TEXT EXCERPT: Begin

There were profiles on women like Maya Angelou, Gloria Steinem and Margaret Thatcher. The funny thing about Steinem was that the only things I’d heard about her was that she was a “man-hating feminist with hairy legs.” Before I even knew what feminist was, it was already associated with hate and, oddly enough, body hair. But through these magazines I learned that she was a thoughtful and sensitive writer who had challenged male power structures. Reading these magazines taught me more about being a feminist than anything else ever has.
Now a days, magazines like Marie Claire and Elle are writing about the US Election and informing women about the candidates perspectives on “female” issues such as equal pay, maternity leave and not having to tolerate being called “fat pigs” by orange men with the muscle to fat ration of a melting fudgesicle – or any person.
Canadian fashion magazines are no slouches. First Nation’s activist and Mrs. Universe, Ashley Callingbull has ended up on the cover of Flare. And it was in More magazine that I learned about Kim Pate, a Canadian lawyer who works for the Association of Elizabeth Fry Societies and advocates for the fair treatment of inmates and who has been one of my heroes ever since.
Fashion magazines have their problems, that’s for sure. But I think you should look beneath the shiny cover before you dismiss them with a hastily shared meme.

TEXT EXCERPT: End
RECORDS SHOWN: Begin

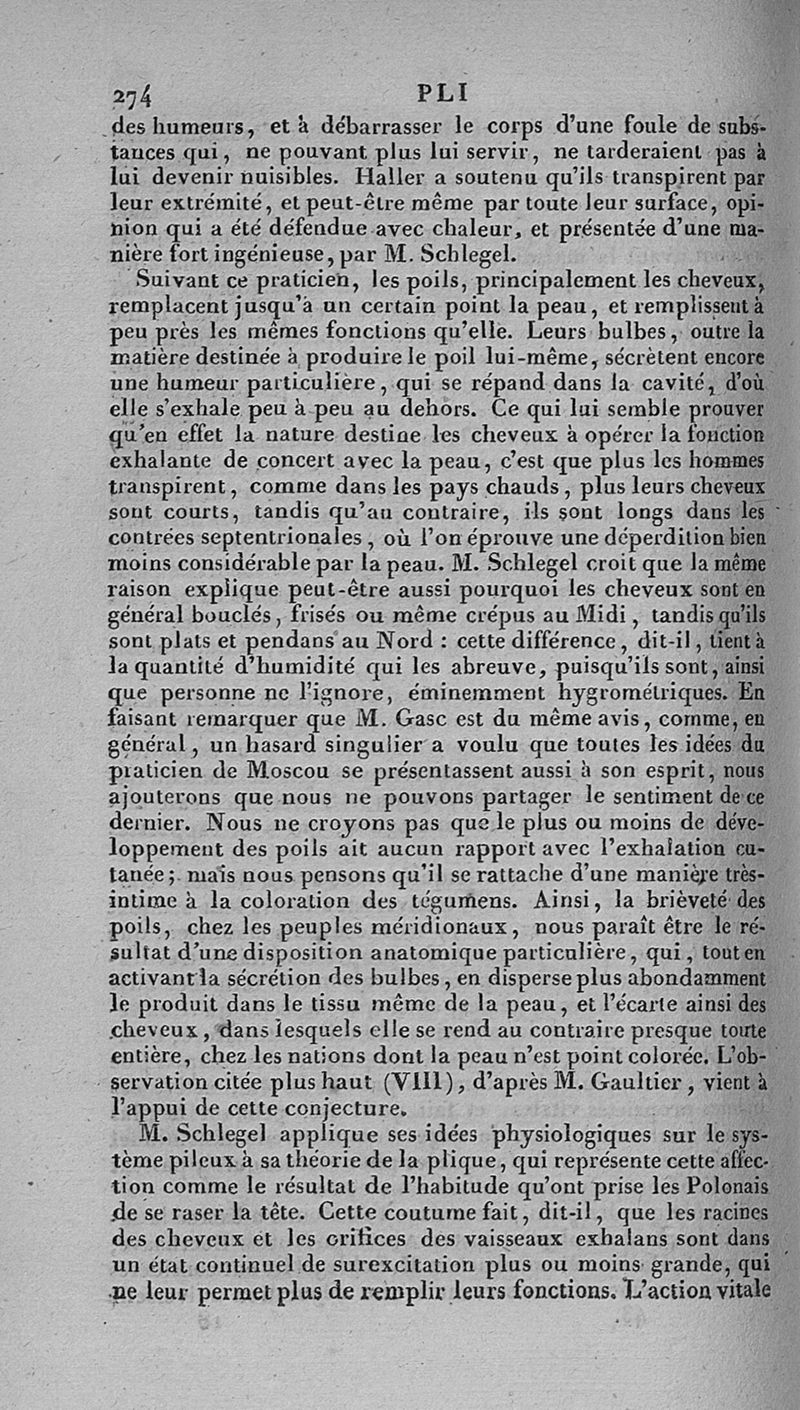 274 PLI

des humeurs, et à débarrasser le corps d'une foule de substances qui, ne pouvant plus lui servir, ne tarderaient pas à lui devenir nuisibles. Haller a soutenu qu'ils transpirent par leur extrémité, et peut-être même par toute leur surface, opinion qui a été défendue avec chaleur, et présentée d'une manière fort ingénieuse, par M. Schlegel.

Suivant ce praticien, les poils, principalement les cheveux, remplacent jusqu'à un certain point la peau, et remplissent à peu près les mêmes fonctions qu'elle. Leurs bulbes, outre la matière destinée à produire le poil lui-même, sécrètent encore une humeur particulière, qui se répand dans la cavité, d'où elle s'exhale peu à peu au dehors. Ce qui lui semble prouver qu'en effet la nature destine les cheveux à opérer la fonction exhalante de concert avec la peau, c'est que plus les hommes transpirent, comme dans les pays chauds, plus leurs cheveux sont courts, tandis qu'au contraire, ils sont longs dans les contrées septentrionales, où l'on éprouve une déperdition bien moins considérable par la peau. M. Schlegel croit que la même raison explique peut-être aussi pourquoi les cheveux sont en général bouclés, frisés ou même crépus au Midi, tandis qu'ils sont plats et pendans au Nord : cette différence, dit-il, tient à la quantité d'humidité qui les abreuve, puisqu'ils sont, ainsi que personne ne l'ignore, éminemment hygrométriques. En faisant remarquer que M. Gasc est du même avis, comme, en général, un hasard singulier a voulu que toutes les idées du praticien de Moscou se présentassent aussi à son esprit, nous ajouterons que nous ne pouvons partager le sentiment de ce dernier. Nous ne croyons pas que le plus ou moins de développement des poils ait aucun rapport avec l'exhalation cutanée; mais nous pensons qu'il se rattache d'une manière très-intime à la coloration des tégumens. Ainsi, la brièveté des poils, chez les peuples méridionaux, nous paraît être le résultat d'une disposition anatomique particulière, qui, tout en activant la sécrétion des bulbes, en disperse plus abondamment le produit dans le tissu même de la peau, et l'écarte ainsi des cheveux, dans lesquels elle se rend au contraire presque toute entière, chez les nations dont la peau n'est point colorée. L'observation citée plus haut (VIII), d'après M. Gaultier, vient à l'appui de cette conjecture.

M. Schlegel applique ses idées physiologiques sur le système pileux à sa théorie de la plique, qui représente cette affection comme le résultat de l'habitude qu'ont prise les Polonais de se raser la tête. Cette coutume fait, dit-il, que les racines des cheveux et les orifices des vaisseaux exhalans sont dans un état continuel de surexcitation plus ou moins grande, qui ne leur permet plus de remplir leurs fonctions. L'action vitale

RECORDS SHOWN: End
RECORDS SHOWN: Begin

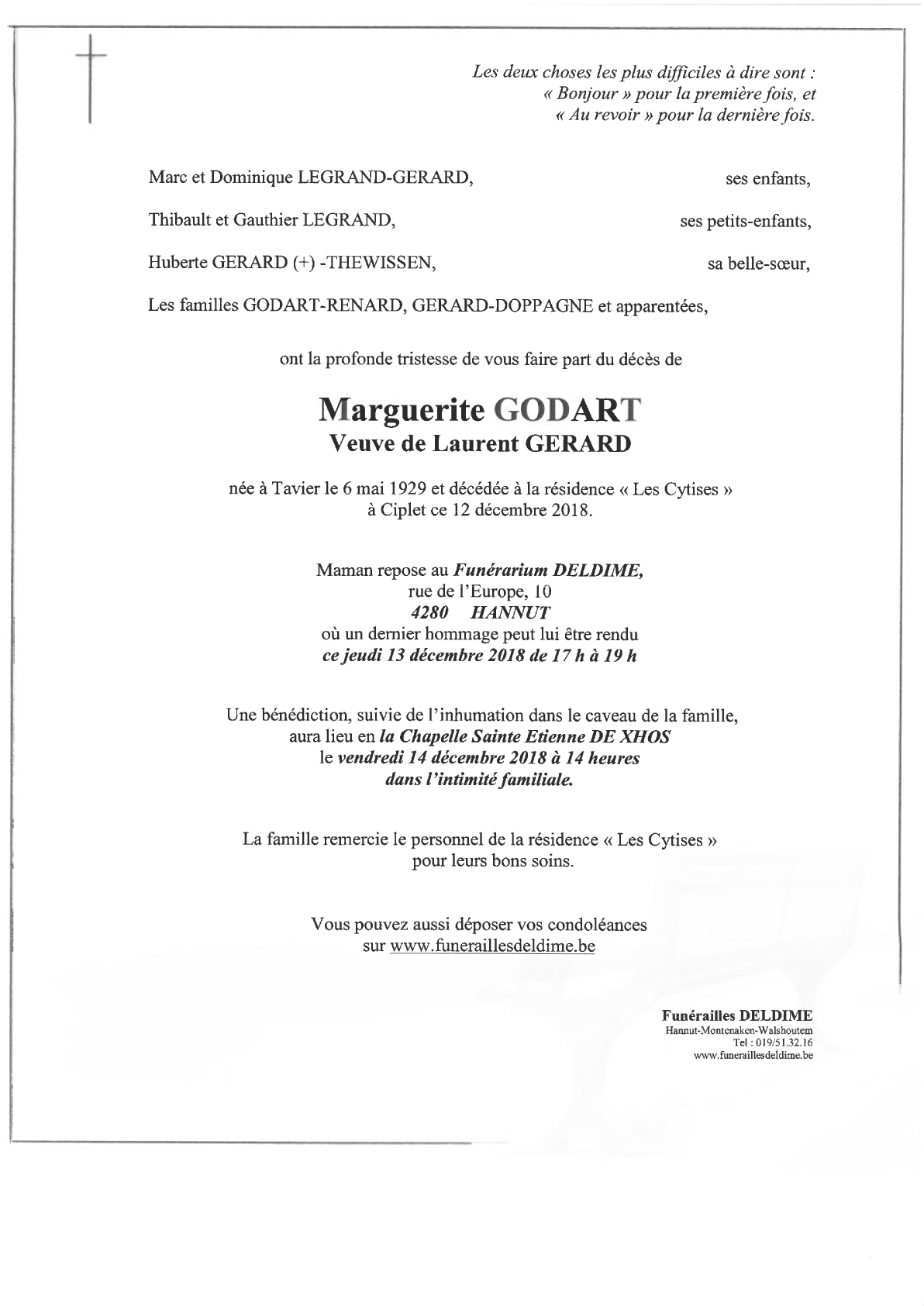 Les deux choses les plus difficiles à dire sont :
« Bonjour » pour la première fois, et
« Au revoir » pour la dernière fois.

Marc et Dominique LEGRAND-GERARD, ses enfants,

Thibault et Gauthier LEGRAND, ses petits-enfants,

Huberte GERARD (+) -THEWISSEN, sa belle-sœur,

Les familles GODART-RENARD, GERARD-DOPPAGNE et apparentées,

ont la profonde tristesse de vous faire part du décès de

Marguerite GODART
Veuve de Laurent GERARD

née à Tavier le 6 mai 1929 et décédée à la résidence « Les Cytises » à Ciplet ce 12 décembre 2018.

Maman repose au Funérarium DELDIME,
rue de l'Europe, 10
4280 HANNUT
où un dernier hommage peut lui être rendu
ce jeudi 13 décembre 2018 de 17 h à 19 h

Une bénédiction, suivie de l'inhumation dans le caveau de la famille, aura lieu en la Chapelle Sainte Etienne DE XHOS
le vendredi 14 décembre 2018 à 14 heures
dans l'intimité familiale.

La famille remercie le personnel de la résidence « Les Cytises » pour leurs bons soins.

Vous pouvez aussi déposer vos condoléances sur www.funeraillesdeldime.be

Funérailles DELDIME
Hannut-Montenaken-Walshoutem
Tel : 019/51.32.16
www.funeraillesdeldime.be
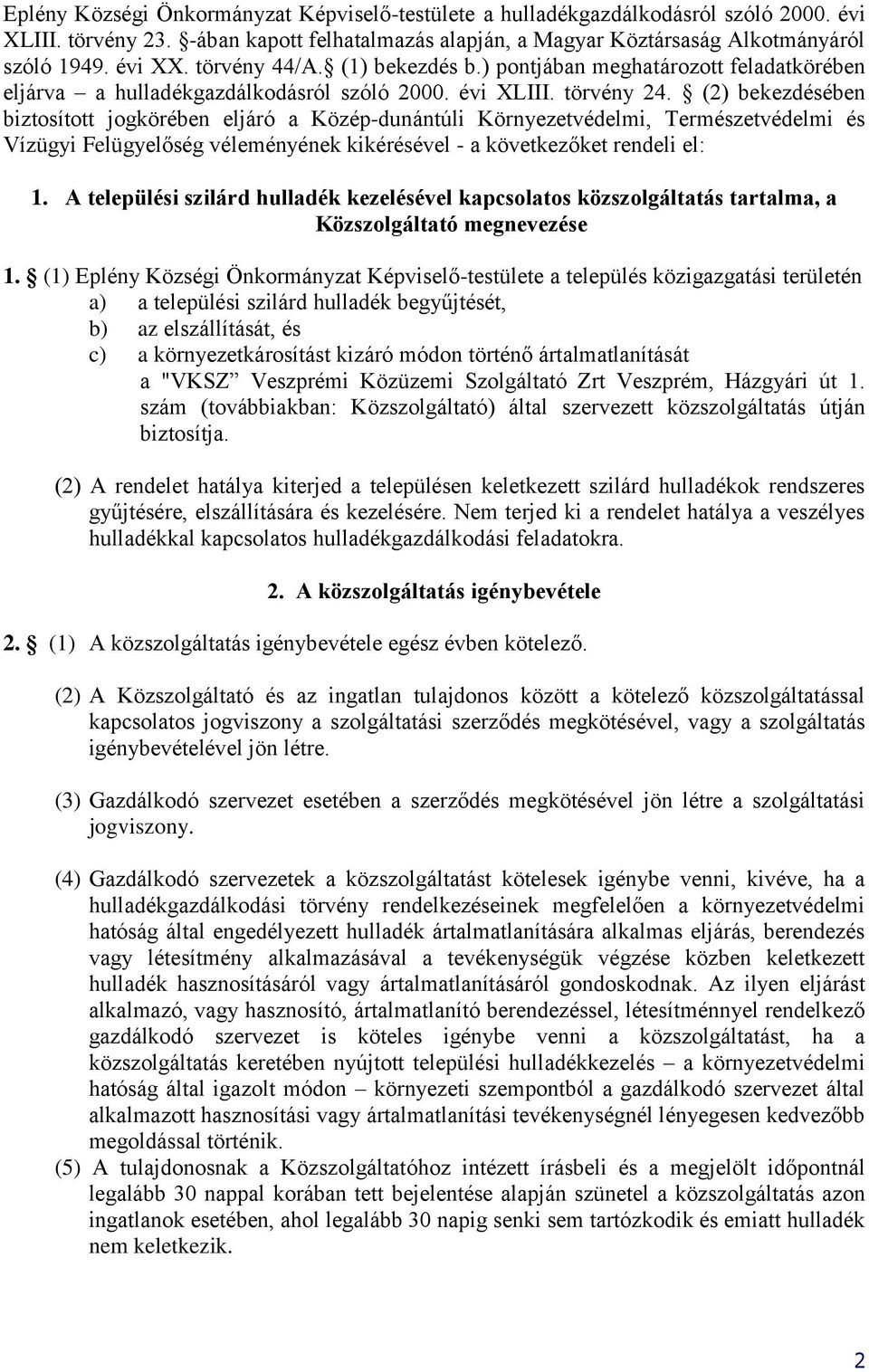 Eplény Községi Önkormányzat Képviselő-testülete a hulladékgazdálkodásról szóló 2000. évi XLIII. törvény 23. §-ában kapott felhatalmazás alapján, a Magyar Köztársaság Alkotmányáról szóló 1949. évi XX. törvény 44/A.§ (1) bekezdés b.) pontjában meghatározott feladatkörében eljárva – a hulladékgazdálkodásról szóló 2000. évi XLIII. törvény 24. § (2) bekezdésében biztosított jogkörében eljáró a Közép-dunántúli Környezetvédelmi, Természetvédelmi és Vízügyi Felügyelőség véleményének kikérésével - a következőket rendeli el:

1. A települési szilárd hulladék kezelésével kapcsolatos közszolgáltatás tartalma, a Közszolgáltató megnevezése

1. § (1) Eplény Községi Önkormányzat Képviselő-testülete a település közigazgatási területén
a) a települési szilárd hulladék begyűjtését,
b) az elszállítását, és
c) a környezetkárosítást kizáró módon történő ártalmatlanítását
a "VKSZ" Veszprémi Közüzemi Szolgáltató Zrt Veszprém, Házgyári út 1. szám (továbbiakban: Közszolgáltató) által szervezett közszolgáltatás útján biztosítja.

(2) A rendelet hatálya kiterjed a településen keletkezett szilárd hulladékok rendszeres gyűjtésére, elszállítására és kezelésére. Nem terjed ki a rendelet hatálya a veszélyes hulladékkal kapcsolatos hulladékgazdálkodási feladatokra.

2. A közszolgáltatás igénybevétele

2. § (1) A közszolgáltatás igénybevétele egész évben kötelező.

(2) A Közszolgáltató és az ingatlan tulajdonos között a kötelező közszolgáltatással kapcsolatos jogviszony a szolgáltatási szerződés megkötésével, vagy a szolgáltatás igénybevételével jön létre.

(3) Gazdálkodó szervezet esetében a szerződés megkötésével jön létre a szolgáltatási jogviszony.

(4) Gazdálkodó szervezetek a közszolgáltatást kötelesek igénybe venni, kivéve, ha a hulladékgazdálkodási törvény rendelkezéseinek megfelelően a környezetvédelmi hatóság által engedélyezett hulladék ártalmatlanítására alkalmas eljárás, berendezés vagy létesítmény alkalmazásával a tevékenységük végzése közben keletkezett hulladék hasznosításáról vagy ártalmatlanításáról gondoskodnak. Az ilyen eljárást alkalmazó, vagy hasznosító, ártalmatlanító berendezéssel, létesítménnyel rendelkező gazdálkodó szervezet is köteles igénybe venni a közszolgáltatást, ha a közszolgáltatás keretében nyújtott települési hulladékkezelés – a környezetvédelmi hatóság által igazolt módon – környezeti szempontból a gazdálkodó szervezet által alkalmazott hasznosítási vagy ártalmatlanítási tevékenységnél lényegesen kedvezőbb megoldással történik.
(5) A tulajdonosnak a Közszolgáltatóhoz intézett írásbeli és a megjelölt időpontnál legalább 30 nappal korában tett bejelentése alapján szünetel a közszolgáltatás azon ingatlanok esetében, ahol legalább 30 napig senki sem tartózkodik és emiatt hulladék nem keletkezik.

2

RECORDS SHOWN: End

__WHAT IS BEING ASKED__
From the fashion magazine passage, extract the span that starts at "There were profiles" and ends at "else ever has.". Use only the fashion magazine passage as the source.

__WRITTEN RESPONSE__
There were profiles on women like Maya Angelou, Gloria Steinem and Margaret Thatcher. The funny thing about Steinem was that the only things I’d heard about her was that she was a “man-hating feminist with hairy legs.” Before I even knew what feminist was, it was already associated with hate and, oddly enough, body hair. But through these magazines I learned that she was a thoughtful and sensitive writer who had challenged male power structures. Reading these magazines taught me more about being a feminist than anything else ever has.